Unless you’ve been living under an Uluru-sized rock, or you live outside this land girt by sea, you may have missed that Charlotte Wood did indeed win the Stella Prize, as I predicted
here. (Although to be fair, others also predicted it – like the illustrious Kate W).
Last week, on a rainy, autumnal Melbourne evening, I trooped along to hear Ms Wood being interviewed with a panel of other authors in celebration of her success. I listened enraptured – I am, after all, a total groupie – to Charlotte Wood, Peggy Frew (Stella shortlisted author of Hope Farm), and Alice Pung (award winning author and one of the Stella Prize judges).
During this totally engrossing discussion, I learned 5 things about writing and publishing, as well as a little bit about Seinfeld.
1. Short story collections are the literary equivalent of Merlot
During the too short hour in which the packed-to-the-rafters audience listened intently to the panel, it was remarked several times that short story collections are considered by publishers to be unfashionable and un-sellable – reminding me of Merlot, post-Sideways. Apparently, if these collections are to be considered at all, the stories really ought to be ‘linked’ in some way. Meanwhile, memoirs are de rigeour. They will be snapped up by publishers and readers with alacrity – the literary equivalent of Sauvignon Blanc.
(I imagine blogs are somewhere floundering in a metaphorical barrel of cleanskins – you may find a treasure but much of it’s dross).
2. Australian writers earn bugger all
With Charlotte Wood the Stella Prize has not just found an excellent story-teller, but also a torchbearer. In her acceptance speech, which can be viewed here, and in her Melbourne gig, she spoke about the artistic funding landscape in general, and also just how little Australian writers earn – it’s something bonkers like $4000 (or £2000 a year). I don’t know, but I presume these statistics are similar to others writers’ incomes across the globe.

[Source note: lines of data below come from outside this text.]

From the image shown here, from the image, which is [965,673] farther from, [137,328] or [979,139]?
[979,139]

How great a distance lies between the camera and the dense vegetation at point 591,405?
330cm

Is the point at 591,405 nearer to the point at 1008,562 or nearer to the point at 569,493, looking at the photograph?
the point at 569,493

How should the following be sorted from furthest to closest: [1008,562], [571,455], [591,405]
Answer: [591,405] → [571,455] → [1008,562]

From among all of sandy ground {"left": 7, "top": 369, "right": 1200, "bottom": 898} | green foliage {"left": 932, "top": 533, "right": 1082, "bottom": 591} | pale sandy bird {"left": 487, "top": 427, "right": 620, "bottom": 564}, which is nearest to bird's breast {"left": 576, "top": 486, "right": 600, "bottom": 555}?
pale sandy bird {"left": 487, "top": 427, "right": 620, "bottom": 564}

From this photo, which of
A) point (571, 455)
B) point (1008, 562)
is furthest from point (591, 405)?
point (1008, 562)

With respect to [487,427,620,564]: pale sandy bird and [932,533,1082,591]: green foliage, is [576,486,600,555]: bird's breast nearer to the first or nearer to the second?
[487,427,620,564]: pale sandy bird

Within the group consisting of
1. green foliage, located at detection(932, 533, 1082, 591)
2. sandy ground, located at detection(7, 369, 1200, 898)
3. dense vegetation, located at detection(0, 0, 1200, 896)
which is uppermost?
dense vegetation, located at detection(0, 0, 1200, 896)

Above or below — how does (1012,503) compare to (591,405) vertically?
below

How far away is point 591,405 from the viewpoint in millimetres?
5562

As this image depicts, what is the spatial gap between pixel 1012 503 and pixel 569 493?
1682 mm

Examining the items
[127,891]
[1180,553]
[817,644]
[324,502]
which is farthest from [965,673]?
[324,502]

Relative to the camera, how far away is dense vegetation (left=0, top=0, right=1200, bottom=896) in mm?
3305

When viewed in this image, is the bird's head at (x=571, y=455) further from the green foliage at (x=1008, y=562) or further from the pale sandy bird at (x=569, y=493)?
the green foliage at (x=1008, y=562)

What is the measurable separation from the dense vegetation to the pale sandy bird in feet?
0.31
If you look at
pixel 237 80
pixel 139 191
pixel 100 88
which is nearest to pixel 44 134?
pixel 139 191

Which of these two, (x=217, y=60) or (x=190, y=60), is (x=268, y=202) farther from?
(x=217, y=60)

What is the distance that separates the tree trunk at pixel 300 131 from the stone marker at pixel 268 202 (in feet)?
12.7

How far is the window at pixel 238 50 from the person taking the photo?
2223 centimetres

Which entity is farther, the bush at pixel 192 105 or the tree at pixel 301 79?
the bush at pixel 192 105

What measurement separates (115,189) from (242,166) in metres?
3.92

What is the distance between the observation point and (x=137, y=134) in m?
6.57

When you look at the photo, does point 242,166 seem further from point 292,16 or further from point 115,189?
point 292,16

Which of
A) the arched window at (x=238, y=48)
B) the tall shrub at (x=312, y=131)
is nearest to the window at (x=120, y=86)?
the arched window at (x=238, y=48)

The solution? Buy more books. Unwittingly invoking my wine theme, Ms Wood noted that most people won’t hesitate to spend $25 on a bottle of wine, but quibble about spending that on a book. (Amazon has a lot to answer for, I think). And in general, we all need to ‘give a shit about art and literature’, she says.

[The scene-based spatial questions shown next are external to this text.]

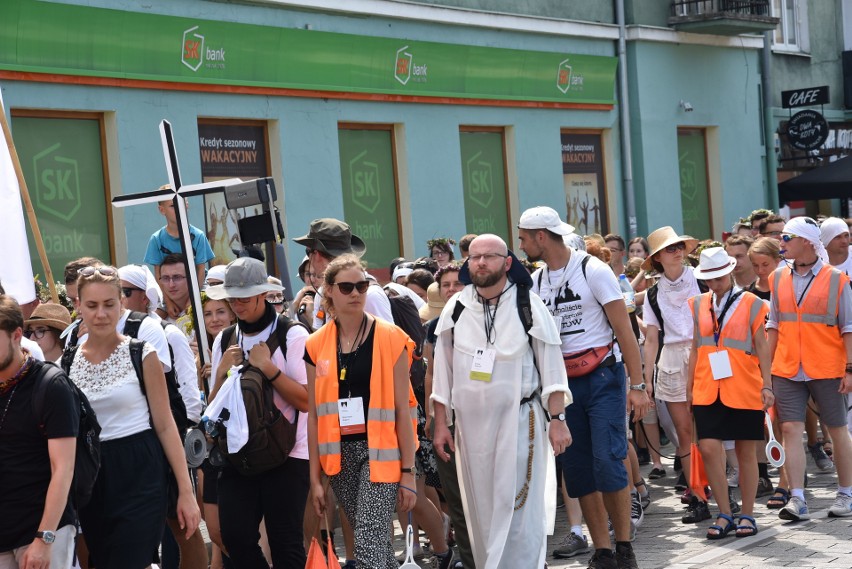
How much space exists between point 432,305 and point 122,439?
4.11 metres

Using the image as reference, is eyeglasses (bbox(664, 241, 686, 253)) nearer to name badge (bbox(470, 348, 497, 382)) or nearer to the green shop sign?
name badge (bbox(470, 348, 497, 382))

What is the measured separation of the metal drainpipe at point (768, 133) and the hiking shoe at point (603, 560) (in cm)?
1986

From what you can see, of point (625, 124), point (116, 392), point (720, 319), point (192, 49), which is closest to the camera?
point (116, 392)

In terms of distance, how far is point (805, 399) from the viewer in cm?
1019

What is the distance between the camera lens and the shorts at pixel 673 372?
10922 millimetres

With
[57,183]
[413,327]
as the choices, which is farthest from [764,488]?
[57,183]

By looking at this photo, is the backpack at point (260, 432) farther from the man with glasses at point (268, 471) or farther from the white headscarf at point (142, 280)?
the white headscarf at point (142, 280)

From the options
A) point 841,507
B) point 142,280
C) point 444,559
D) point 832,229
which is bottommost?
point 841,507

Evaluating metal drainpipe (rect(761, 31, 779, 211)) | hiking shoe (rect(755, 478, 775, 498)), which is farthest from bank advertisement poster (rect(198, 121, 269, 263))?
metal drainpipe (rect(761, 31, 779, 211))

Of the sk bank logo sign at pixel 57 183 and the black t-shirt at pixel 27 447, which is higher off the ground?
the sk bank logo sign at pixel 57 183

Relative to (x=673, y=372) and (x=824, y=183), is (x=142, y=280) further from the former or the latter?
(x=824, y=183)

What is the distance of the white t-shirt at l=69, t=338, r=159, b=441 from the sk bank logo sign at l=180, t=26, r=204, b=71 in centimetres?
960

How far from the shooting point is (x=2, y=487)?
557 centimetres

3. American readers can’t handle swearing or smoking
Mentioned merely in passing as she read a passage from her book, Charlotte Wood noted that the American publishers of The Natural Way of Things deleted her sweary words, as well as the references to smoking. Clearly, Australian readers are made of tougher stuff than our American counterparts- or at least that’s what publishers think. I’d be interested in knowing what the UK publishers omitted, if anything. Jan Hicks, will you report back please?
4. Stella’s machinations
The Stella Prize judges long-listed 120 books for the prize and then when it came to selecting the ultimate winner, the judges locked themselves in a hotel room from 9am -4pm to decide on the winner. How I would have loved to have been in that position…
5. When in doubt, do the George Costanza
In the 86th episode of Seinfeld, George decides that every decision he has every made has been wrong, and that to turn his life around he needs to do the exact opposite of what he would usually do. He orders the opposite of his normal lunch in Monk’s Cafe, and then he introduces himself to a beautiful woman by saying, ‘My name is George. I’m unemployed and I live with my parents’. To his surprise, she’s impressed and agrees to go out with him.
Apparently Charlotte Wood employed the George Costanza approach when she encountered a writer’s block with The Natural Way of Things. She had been trying to place the book in its historical context, given much of it is based on the reality of girls’ experiences in the Hay Institute – a girls’ reformatory established in outback NSW in the 1960s. Then, in a George Costanza moment, she turned it all on its head and decided to situate it in the present – a move that unblocked her writing, and ensured that her novel would be marked out as a stellar contribution to our literary landscape.